Formada em 2010 por Leo Rodrigues (Vocal), Jhony Mariano (Baixo), Alex César e Ramon Rocha (Guitarras), Rafael Fernandes (Teclado) e Alisson (Bateria) a banda White Dragon Project recentemente fechou uma parceria com o selo Nomade Records, que lançaram o debut da banda intitulado Prepare for the changes, quer conhecer um pouco mais da banda? 

Então confira abaixo a entrevista que fizemos com o vocalista Leo Rodrigues sobre a banda para conhecer sua história, influências e muito mais.

Victor Hugo Cavalcante: Primeiro é um prazer poder recebê-los em nosso site, e gostaria de começar perguntando: Como surgiu a relação dos integrantes da White Dragon Project com a música e com o gênero proposto pela banda?
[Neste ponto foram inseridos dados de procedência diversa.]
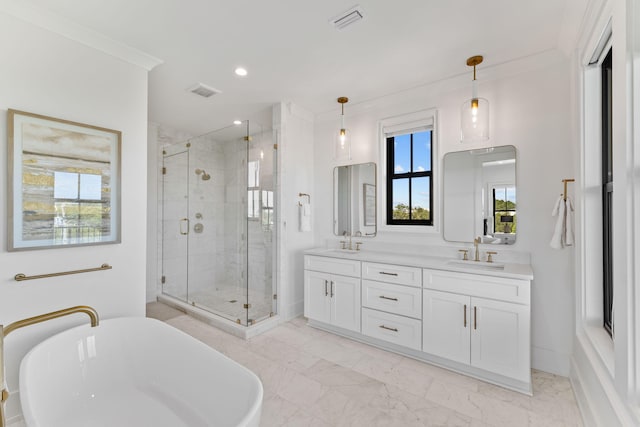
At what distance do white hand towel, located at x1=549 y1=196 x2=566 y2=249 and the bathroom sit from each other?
4.1 inches

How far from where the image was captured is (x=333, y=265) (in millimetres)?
3064

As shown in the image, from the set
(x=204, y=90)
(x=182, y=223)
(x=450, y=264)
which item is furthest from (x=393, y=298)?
(x=182, y=223)

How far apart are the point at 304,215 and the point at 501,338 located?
2317mm

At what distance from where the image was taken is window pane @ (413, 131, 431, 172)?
3004 mm

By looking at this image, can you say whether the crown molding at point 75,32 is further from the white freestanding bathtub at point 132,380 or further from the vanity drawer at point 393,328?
the vanity drawer at point 393,328

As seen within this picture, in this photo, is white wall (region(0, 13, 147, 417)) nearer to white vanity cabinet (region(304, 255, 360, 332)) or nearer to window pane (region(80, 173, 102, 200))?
window pane (region(80, 173, 102, 200))

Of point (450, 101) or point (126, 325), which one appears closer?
point (126, 325)

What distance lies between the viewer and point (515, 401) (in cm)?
195

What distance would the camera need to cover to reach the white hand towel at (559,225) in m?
2.12

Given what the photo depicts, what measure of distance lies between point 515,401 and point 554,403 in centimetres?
25

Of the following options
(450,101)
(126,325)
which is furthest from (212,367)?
(450,101)

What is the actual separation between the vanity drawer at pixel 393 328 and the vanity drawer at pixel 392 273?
0.32 m

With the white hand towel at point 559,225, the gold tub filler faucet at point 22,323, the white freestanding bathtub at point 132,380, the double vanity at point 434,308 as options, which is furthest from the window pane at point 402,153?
the gold tub filler faucet at point 22,323

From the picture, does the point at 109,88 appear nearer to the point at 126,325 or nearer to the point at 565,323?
the point at 126,325
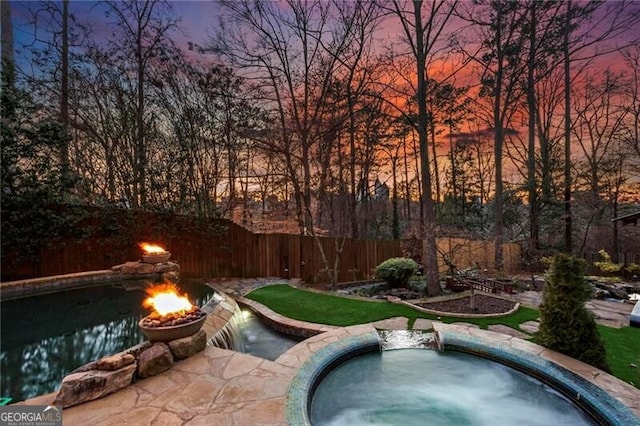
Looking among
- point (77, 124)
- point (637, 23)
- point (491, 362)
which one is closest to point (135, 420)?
point (491, 362)

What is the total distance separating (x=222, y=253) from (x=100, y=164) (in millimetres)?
4061

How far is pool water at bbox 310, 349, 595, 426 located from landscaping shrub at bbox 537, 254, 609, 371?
25.3 inches

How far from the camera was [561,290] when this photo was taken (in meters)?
3.55

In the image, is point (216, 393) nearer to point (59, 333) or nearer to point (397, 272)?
point (59, 333)

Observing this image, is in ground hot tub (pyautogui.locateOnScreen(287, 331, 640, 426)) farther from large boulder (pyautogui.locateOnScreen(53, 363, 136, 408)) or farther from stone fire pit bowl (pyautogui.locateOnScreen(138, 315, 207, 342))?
large boulder (pyautogui.locateOnScreen(53, 363, 136, 408))

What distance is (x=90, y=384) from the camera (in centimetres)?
267

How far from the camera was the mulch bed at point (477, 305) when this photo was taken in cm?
556

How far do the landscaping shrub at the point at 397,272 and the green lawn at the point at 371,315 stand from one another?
2.58 metres

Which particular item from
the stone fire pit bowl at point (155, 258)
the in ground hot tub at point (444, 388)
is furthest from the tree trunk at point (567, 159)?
the stone fire pit bowl at point (155, 258)

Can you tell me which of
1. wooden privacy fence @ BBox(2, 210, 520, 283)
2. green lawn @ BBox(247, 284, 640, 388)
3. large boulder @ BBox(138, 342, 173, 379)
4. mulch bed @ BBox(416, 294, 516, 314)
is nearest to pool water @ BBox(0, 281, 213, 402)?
large boulder @ BBox(138, 342, 173, 379)

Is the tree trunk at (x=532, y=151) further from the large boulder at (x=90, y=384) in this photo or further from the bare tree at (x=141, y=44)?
the large boulder at (x=90, y=384)

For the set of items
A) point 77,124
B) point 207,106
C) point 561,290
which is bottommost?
point 561,290

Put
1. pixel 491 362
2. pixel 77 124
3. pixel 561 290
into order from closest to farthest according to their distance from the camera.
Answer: pixel 561 290
pixel 491 362
pixel 77 124

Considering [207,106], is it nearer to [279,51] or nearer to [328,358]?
[279,51]
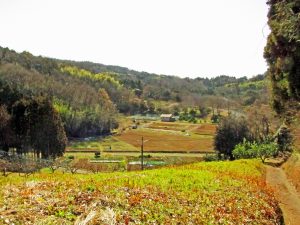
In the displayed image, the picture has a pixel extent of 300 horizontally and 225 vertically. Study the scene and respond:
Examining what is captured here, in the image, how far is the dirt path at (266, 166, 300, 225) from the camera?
17312mm

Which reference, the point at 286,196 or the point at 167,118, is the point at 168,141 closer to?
the point at 167,118

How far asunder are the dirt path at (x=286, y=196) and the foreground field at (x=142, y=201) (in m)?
0.81

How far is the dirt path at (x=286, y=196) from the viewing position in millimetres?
17312

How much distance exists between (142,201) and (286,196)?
11.3m

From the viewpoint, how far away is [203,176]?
1916 cm

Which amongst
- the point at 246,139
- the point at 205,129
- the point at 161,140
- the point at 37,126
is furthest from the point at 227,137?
the point at 205,129

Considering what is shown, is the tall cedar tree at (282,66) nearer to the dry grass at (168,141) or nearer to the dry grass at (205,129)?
the dry grass at (168,141)

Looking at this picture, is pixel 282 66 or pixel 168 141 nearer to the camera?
pixel 282 66

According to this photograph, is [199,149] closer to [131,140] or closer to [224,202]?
[131,140]

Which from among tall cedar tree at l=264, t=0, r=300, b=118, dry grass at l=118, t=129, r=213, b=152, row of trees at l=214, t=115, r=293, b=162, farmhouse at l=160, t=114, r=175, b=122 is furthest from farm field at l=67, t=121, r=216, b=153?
tall cedar tree at l=264, t=0, r=300, b=118

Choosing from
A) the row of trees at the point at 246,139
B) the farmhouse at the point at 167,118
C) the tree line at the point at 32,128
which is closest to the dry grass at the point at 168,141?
the row of trees at the point at 246,139

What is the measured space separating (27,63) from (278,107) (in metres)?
164

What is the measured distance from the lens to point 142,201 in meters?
13.0

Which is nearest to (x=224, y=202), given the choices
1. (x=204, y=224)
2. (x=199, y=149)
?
(x=204, y=224)
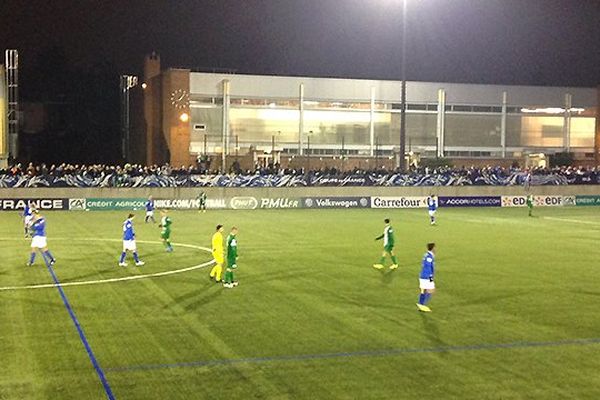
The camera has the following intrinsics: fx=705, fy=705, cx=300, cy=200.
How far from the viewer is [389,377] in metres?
11.7

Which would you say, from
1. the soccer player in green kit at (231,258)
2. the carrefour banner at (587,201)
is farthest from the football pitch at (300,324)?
the carrefour banner at (587,201)

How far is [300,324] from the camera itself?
15.6 m

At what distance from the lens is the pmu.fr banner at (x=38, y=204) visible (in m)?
48.4

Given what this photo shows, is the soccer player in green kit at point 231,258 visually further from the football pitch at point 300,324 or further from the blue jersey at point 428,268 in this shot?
the blue jersey at point 428,268

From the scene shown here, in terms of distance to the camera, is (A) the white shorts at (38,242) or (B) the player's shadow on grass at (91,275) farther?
(A) the white shorts at (38,242)

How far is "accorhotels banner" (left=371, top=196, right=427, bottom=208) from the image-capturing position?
56.2 meters

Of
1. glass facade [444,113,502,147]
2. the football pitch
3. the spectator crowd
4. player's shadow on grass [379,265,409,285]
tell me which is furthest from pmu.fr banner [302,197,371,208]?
player's shadow on grass [379,265,409,285]

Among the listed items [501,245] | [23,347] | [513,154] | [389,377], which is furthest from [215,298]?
[513,154]

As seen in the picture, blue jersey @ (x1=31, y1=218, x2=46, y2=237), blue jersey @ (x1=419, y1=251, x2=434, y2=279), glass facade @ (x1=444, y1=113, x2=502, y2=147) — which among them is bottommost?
blue jersey @ (x1=419, y1=251, x2=434, y2=279)

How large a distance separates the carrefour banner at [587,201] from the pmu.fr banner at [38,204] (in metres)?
41.7

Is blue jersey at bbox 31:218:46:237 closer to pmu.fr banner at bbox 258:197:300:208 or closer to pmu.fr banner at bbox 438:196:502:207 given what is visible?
pmu.fr banner at bbox 258:197:300:208

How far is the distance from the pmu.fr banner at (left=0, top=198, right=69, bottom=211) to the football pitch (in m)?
19.1

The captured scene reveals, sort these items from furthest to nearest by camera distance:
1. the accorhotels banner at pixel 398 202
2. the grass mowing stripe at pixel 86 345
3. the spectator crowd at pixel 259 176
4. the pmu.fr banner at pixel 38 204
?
the accorhotels banner at pixel 398 202
the spectator crowd at pixel 259 176
the pmu.fr banner at pixel 38 204
the grass mowing stripe at pixel 86 345

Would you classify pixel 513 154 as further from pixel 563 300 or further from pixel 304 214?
Answer: pixel 563 300
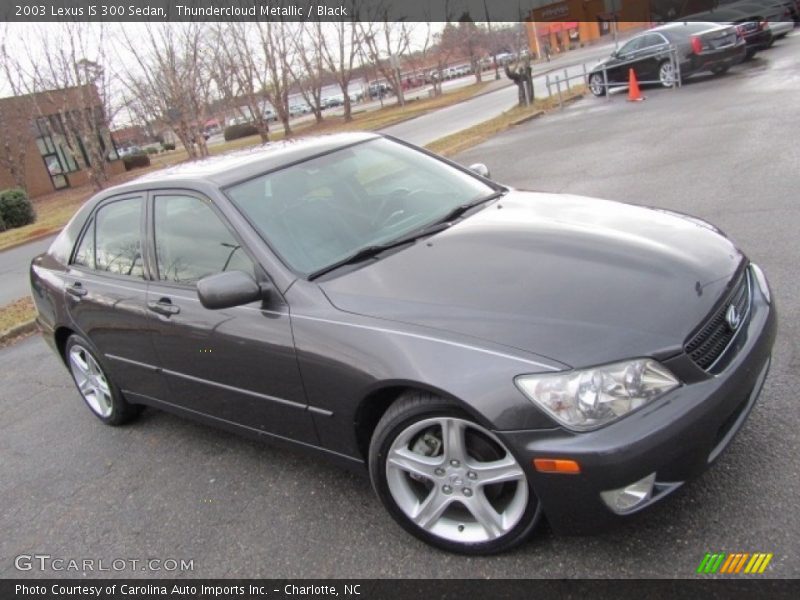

White Dragon Project/Leo Rodrigues: O prazer é todo nosso pela oportunidade, então como o projeto iniciou apenas comigo, depois que finalizei o CD e comecei a divulga-lo, a resposta foi muito positiva, onde ficava claro que eu teria que chamar uma galera pra fazer esse som ao vivo, onde entrei em contato com alguns colegas, como todos já haviam acompanhado pelas redes sociais, não foi difícil essa junção, pois todos já conheciam o som e curtiam fazer esse tipo de som, onde as coisas se encaixaram mais facilmente.

Victor Hugo Cavalcante: Como surgiu o nome da banda?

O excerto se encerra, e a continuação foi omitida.